| From: | Daniil Davydov <3danissimo(at)gmail(dot)com> |
|---|---|
| To: | Masahiko Sawada <sawada(dot)mshk(at)gmail(dot)com> |
| Cc: | Sami Imseih <samimseih(at)gmail(dot)com>, Alexander Korotkov <aekorotkov(at)gmail(dot)com>, Matheus Alcantara <matheusssilv97(at)gmail(dot)com>, Maxim Orlov <orlovmg(at)gmail(dot)com>, Postgres hackers <pgsql-hackers(at)lists(dot)postgresql(dot)org> |
| Subject: | Re: POC: Parallel processing of indexes in autovacuum |
| Date: | 2026-03-01 14:46:42 |
| Message-ID: | CAJDiXgjTkuqSPerC_nasxDz6d2Komf1ipYKV6SupDRnc9yhO9w@mail.gmail.com |
| Views: | Whole Thread | Raw Message | Download mbox | Resend email |
| Thread: | |
| Lists: | pgsql-hackers |
Hi,
On Sat, Feb 28, 2026 at 8:57 AM Masahiko Sawada <sawada(dot)mshk(at)gmail(dot)com> wrote:
>
> IIUC earlier patches defined autovacuum_max_parallel_workers with the
> limit by max_worker_processes. Suppose we set:
>
> - max_worker_processes = 8
> - autovacuum_max_parallel_workers = 4
> - max_parallel_workers = 4
>
> If we want to disable all parallel operations, we would need to set
> max_parallel_workers to 0 as well as either
> autovacuum_max_parallel_workers to 0, no? This is because if we set
> only max_parallel_workers to 0, autovacuum workers still can take
> parallel vacuum workers from the max_worker_processes pool. I might be
> missing something though.
>
Even if av_max_parallel_workers is limited by max_worker_processes,
it is enough to set max_parallel_workers to 0 to disable parallel
autovacuum.
When a/v leader wants to create supportive workers, it calls
"RegisterDynamicBackgroundWorker" function, which contain following
logic :
/*
* If this is a parallel worker, check whether there are already too many
* parallel workers; if so, don't register another one.
*/
if (parallel && (BackgroundWorkerData->parallel_register_count -
BackgroundWorkerData->parallel_terminate_count) >=
max_parallel_workers)
{
....
}
Thus, a/v leader cannot launch any workers if max_parallel_workers is set to 0.
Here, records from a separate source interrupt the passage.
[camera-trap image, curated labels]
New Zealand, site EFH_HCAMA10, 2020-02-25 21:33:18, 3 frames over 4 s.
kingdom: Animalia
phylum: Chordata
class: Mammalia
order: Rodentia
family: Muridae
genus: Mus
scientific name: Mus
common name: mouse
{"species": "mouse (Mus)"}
> > > If we write the log "%d parallel autovacuum workers have been
> > > released" in AutoVacuumReleaseParallelWorkres(), can we simplify both
> > > tests (4 and 5) further?
> > >
> >
> > It won't help the 4th test, because ReleaseParallelWorkers is called
> > due to both ERROR and shmem_exit, but we want to be sure that
> > workers are released in the try/catch block (i.e. before the shmem_exit).
>
> We already call AutoVacuumReleaseAllParallelWorker() in the PG_CATCH()
> block in do_autovacuum(). If we write the log in
> AutoVacuumReleaseParallelWorkers(), the tap test is able to check the
> log, no?
>
Not quite. Assume that we add "%d workers have been released" log to the
ReleaseAllParallelWorkers. Then we trigger an error for a/v leader and wait
for this log (we are expecting that workers will be released inside the
try/catch block).
Even if there is a bug in the code and a/v leader cannot release parallel
workers due to occured error, one day it will finish vacuuming and call
"proc_exit". During "proc_exit" the "before_shmem_exit_hook" along with
the "ReleaseAllParallelWorkers" will be called.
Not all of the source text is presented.